By Tim Mackey | February 28, 2023
Miami women’s basketball players Haley and Hanna Cavinder, transfers from Fresno State, are the subject of NCAA’s first NIL infraction. Although the Cavinder sisters have stated that NIL did not affect their decision to transfer to Miami, the head coach of the Miami women’s basketball team, Katie Meier, arranged a meeting last year between the sisters and one of the University’s most prominent boosters and Miami businessmen, John Ruiz.
NCAA started its investigation in May 2022 after Ruiz posted an image of him with Haley and Hanna in front of his Miami home. As the investigation has closed, the Cavinder sisters and Ruiz were not punished. However, Miami’s women’s basketball team must pay a $5,000 fine and a separate fine equal to one percent of the program’s budget. The Hurricanes’ program will also serve a year of probation, which includes reductions in recruiting and official visits.
As far as Coach Meier is concerned, Meier has been suspended for three games as the team is right on the bubble for making the March Madness tournament.

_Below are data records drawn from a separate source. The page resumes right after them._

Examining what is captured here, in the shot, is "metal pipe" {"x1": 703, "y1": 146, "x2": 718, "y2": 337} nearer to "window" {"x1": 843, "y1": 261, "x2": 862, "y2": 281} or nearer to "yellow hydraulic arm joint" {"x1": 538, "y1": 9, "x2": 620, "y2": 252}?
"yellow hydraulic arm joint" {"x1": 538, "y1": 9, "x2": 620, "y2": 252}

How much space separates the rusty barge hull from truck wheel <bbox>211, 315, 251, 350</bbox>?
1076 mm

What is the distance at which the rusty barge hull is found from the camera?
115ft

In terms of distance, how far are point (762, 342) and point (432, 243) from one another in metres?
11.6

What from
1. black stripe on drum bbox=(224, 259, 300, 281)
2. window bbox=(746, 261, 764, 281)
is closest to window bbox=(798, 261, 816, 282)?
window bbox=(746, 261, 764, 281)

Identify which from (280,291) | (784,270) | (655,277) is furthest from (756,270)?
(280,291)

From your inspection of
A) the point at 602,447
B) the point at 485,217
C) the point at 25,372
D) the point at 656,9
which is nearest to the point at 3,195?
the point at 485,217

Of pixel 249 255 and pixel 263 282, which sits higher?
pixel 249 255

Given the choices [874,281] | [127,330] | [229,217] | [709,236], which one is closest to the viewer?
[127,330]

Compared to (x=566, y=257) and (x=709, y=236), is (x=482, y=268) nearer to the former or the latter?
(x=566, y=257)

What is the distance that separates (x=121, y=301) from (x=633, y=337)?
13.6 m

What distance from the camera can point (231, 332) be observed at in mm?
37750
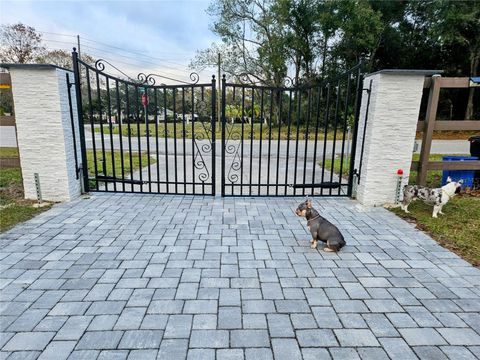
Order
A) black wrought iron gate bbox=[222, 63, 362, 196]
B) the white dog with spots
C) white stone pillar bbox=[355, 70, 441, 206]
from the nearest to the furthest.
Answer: the white dog with spots
white stone pillar bbox=[355, 70, 441, 206]
black wrought iron gate bbox=[222, 63, 362, 196]

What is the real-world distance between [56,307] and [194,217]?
7.21 ft

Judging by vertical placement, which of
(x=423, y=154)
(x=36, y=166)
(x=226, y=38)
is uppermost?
(x=226, y=38)

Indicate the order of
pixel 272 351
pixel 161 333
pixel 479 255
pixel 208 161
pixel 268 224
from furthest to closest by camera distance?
1. pixel 208 161
2. pixel 268 224
3. pixel 479 255
4. pixel 161 333
5. pixel 272 351

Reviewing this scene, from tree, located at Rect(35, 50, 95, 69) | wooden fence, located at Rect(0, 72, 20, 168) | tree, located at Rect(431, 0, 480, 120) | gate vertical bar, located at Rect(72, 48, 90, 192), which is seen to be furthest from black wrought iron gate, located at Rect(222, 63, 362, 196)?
tree, located at Rect(35, 50, 95, 69)

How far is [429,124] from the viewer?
4.83 meters

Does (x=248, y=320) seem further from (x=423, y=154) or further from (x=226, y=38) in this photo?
(x=226, y=38)

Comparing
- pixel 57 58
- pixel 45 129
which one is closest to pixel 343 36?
pixel 45 129

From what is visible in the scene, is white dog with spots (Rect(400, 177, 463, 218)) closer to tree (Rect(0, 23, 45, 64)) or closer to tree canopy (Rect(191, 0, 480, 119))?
tree canopy (Rect(191, 0, 480, 119))

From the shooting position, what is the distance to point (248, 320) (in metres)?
A: 2.16

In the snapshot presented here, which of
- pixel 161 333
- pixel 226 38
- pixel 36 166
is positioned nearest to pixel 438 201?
pixel 161 333

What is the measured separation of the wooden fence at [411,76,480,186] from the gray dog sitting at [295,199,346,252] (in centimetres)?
277

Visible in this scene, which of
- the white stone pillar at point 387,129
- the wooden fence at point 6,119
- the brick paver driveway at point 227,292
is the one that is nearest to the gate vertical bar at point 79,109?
the wooden fence at point 6,119

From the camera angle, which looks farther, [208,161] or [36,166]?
[208,161]

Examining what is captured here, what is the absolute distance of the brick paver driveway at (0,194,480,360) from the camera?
1.93 meters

Although Meier has called the violation an “inadvertent mistake,” the NCAA still finds it to be violating the “head-coach responsibility.”
What did we learn from this case?
Regarding the Cavinder sisters’ case, the NCAA could not find any direct evidence of NIL-related severe inducements at the University of Miami. Meier never asked Ruiz to offer the athletes a deal. The NCAA reported that NIL opportunities weren’t discussed between Ruiz and the Cavinder twins at dinner. Yet, Meier was still punished for setting the meeting up.
However, the NCAA has clarified that this punishment isn’t a precedent for future violations. The NCAA has also displayed a want to focus on high-profile deals, punish even the most minor infractions, and use all tactics available to avoid lawsuits. The NCAA is still willing to go to great lengths to prove an infraction, no matter how minuscule.
NCAA’s New NIL Rules
At the start of 2023, the NCAA implemented its new NIL rules that follow a guilty until proven innocent model. This rule change allows the NCAA enforcement staff to make formal allegations of impermissible conduct based on presumptions from any substantial evidence. Universities will then have to clearly demonstrate that these allegations are false with credible and sufficient evidence, or else the hearing panel has the capability to conclude that a violation occurred and hand down punishments accordingly. The allegations against the Cavinder sisters’ were from May 2022, so these rules did not apply to that case.
This new structure for dealing with possible NIL violations opens the door to all types of manipulation between schools. However, Jon Duncan, the NCAA’s vice president of enforcement, stated that they work very hard to test the information that comes their way. This system allows the NCAA to enforce the rules without needing a smoking gun in every violation case.